Holland isn’t the only majorly improved element, as the camerawork, action sequences and visual effects are nothing short of spectacular. Granted, there’s the usual overuse of green screen, but that hasn’t prevented Watts and his team from leaving the viewer in awe. While many Marvel films resort to the standard formula, No Way Home feels like it’s received special treatment, with deliberate pacing, motivated direction and show stopping action beats. In a way, it’s almost like the studio is completely aware of hype and has gone out of their way to deliver the goods, as nearly every moment is tailored to create the most exciting viewing experience possible. Marvel is the only studio which can still make films feel like events, and they may have one-upped themselves here.
When all is said and done, No Way Home is simultaneously the end of an era as well as a new beginning. Sure, The Avengers (2012) and Avengers: Endgame (2019) can claim that distinction, but Spider-Man alone has been a cinematic cultural fixture for a lot longer than his friends in the famed superhero team.
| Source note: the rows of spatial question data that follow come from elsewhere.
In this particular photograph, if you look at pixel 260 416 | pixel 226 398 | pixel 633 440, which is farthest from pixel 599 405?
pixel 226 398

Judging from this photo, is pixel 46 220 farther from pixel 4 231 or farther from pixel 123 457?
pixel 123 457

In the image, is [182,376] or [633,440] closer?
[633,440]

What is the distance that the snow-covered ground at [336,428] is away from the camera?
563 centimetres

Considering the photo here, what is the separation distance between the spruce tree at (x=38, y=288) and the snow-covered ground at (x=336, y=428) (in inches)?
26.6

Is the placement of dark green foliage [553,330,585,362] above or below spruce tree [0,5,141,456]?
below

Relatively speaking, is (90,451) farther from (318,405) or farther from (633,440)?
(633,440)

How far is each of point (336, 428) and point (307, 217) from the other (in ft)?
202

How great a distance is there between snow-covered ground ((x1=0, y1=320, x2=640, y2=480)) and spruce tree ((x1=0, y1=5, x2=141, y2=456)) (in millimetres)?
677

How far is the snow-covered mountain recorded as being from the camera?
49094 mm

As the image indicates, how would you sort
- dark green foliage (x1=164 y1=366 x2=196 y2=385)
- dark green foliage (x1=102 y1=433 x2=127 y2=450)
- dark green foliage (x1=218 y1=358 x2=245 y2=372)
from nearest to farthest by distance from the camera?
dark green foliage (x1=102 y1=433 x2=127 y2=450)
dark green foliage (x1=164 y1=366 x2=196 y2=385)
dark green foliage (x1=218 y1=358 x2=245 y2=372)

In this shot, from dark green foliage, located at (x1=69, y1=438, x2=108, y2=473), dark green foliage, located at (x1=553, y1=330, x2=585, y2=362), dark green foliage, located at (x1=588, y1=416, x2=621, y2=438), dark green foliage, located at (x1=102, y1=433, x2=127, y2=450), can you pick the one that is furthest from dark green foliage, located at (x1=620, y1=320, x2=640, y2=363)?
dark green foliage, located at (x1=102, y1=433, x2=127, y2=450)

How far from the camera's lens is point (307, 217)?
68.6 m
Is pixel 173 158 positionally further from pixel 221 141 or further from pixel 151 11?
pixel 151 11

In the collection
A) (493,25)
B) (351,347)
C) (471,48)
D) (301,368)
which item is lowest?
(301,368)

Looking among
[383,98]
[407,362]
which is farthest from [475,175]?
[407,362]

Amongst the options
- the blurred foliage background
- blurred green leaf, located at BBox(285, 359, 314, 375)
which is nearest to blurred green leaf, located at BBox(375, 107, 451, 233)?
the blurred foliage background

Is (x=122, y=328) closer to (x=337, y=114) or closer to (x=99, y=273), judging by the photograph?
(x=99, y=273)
It’s from this perspective that No Way Home feels most unique, given that it effortlessly turns its loving homage to the Spider-Man legacy into its main narrative force without ever feeling tacky or hollow. The only other film remotely similar is its own cartoon counterpart, Spider-Man: Into The Spider-Verse, and even then there are many things separating the two. Spider-Verse may have the edge by being an epic standalone piece, but it’s hard to deny how effectively No Way Home conjures the audience’s sense memory while also leaving them wanting more.
Ultimately, Spider-Man: No Way Home is proof that you can still tell creative, thrilling and breathtakingly enjoyable stories while playing to the audiences preconceived feelings. In a way, crafting a blockbuster which successfully reminds us of happier times while still giving us plenty of brand new surprises is to be applauded. Rest assured, Jon Watt’s film will be receiving applause for years to come as Spider-Man: No Way Home ranks among the best of the Spider-Man films, which in turn means it’s among the best of entire superhero genre.
Best way to watch it: With childhood friends.